## 任务
**1)** 请逐字照抄文档摘录中的一段内容，从含有“# flow='source_to_target' 表示消息从源节点传播到目标节点”的地方开始，抄到“self.relu = torch.nn.ReLU()”为止。
**2)** 在文档摘录中，GCNConv 类的构造函数调用父类初始化时，把 aggr 参数设成了什么值？

## 文档摘录
5.2.4 在第三个类的基础上，再覆写message_and_aggregate函数

要求在这一个函数中实现前面message函数和aggregate函数的功能。

from torch_geometric.datasets import Planetoid
import torch
from torch import nn, Tensor
from torch_geometric.nn import MessagePassing
from torch_geometric.utils import add_self_loops, degree
from torch_sparse import SparseTensor, matmul


class GCNConv(MessagePassing):
    def __init__(self, in_channels, out_channels):
        super(GCNConv, self).__init__(aggr='add', flow='source_to_target')
        # "Add" aggregation (Step 5).
        # flow='source_to_target' 表示消息从源节点传播到目标节点
        self.lin = torch.nn.Linear(in_channels, out_channels)
        self.lin2 = torch.nn.Linear(out_channels, out_channels)
        self.relu = torch.nn.ReLU()

        
    def propagate(self, edge_index, size=None, **kwargs):
        # I just copy the source copy from PyG website
        r"""The initial call to start propagating messages.

        Args:
            edge_index (Tensor or SparseTensor): A :obj:`torch.LongTensor` or a
                :obj:`torch_sparse.SparseTensor` that defines the underlying
                graph connectivity/message passing flow.
                :obj:`edge_index` holds the indices of a general (sparse)
                assignment matrix of shape :obj:`[N, M]`.
                If :obj:`edge_index` is of type :obj:`torch.LongTensor`, its
                shape must be defined as :obj:`[2, num_messages]`, where
                messages from nodes in :obj:`edge_index[0]` are sent to
                nodes in :obj:`edge_index[1]`
                (in case :obj:`flow="source_to_target"`).
                If :obj:`edge_index` is of type
                :obj:`torch_sparse.SparseTensor`, its sparse indices
                :obj:`(row, col)` should relate to :obj:`row = edge_index[1]`
                and :obj:`col = edge_index[0]`.
                The major difference between both formats is that we need to
                input the *transposed* sparse adjacency matrix into
                :func:`propagate`.

## 原始数据
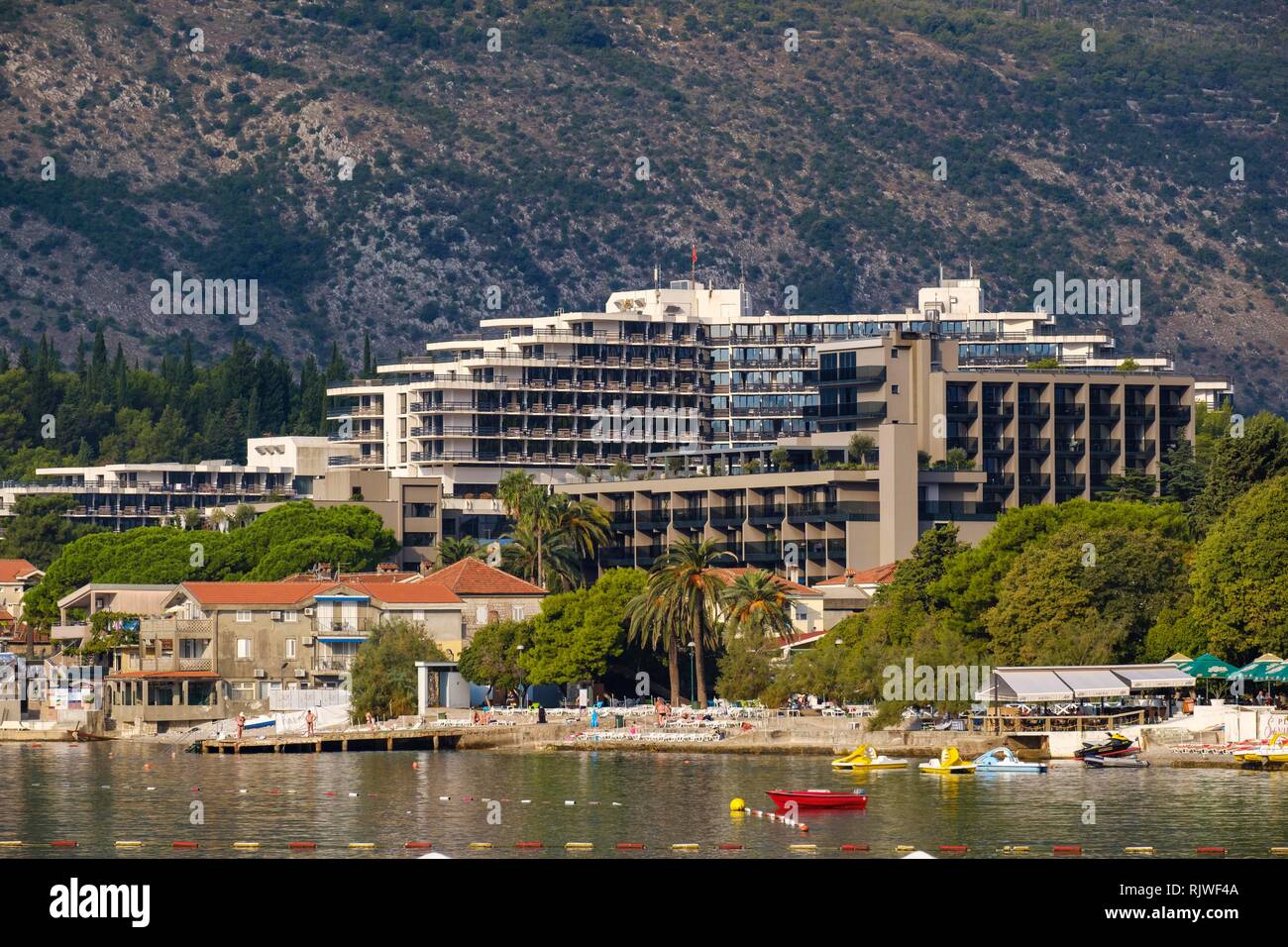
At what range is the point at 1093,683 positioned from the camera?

## 任务解答
**1)**
# flow='source_to_target' 表示消息从源节点传播到目标节点
        self.lin = torch.nn.Linear(in_channels, out_channels)
        self.lin2 = torch.nn.Linear(out_channels, out_channels)
        self.relu = torch.nn.ReLU()

**2)** 'add'